The sun had dipped by then behind the houses across the alley. They were sitting entirely in shadow, though it was warm shadow, pleasant on the skin.
“I don’t deny that her death was convenient for me.” He had left it for her, the ID that he had freed for her, the ID of the girl with whom he’d betrayed her, with its place of birth so far from the Soviet sphere, its name with an attached history so different from her own family’s. His payment to be rid of her, she had come to think. His insurance that she wouldn’t try to follow him. “Does that mean I caused it?”
Bella didn’t answer.
She was trying to understand what her daughter-in-law was telling her, what it really meant to have survived the destruction of her entire world only to be betrayed by the last person standing, the person who perhaps mattered most to her. And what was the scope of the betrayal? Lily didn’t seem to know, was afraid to know, perhaps. The love between them, yes, their marriage … but what beyond?
“I don’t think she suffered in the end,” Lily said.
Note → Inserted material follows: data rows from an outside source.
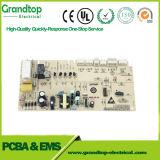Доска радиотехнической схемы источника питания для PCBA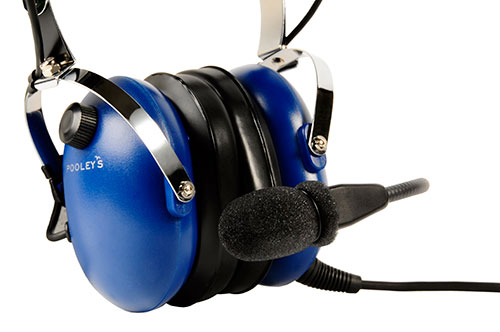 Pooleys Aviation Headset - Passive (blue ear cups) + FREE Headset BagImage Id:121902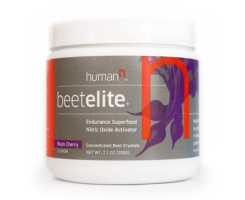 BeetElite by HumanN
“Maybe not,” Bella answered. The only comfort she could offer. “And what was her name?” she asked. The girl whose final payment was the ID card that proved convenient to someone else.
“Lily Azerov.”
“Ah …” An exhalation more than statement or comment.
They said nothing more for a while, sat in silence in the deepening dusk.
“And your name?” Bella asked.
“It doesn’t matter.”
“It matters.”
Soon, very soon, Nathan would be home. It would be time to go inside, get supper on the table.
“Yanna,” she said.
“Yanna,” Bella repeated.
How long had it been since she had said her own name? How long since she had heard it? “Yanna Marissa,” she murmured. She closed her eyes to be alone with all it carried.
CHAPTER 16
Bella died in September 1972. It was early in the month. The whole family was gathered at Sol and Elka’s to watch the first game of the Soviet–Canada hockey series, a contest that we expected to be brutal and sweet, more demonstration than contest, really. We would show the Soviets how the game is played.
I was five months pregnant with my daughter, Sophie, at the time and felt so much movement within me throughout the game that I was convinced I was carrying a boy. We would name him Phil, I thought, after Phil Esposito, who scored for Canada within the first minute of play. As I looked at Reuben, though, I knew that in the matter of naming our children, as in so many other aspects of our life together, tradition would rule.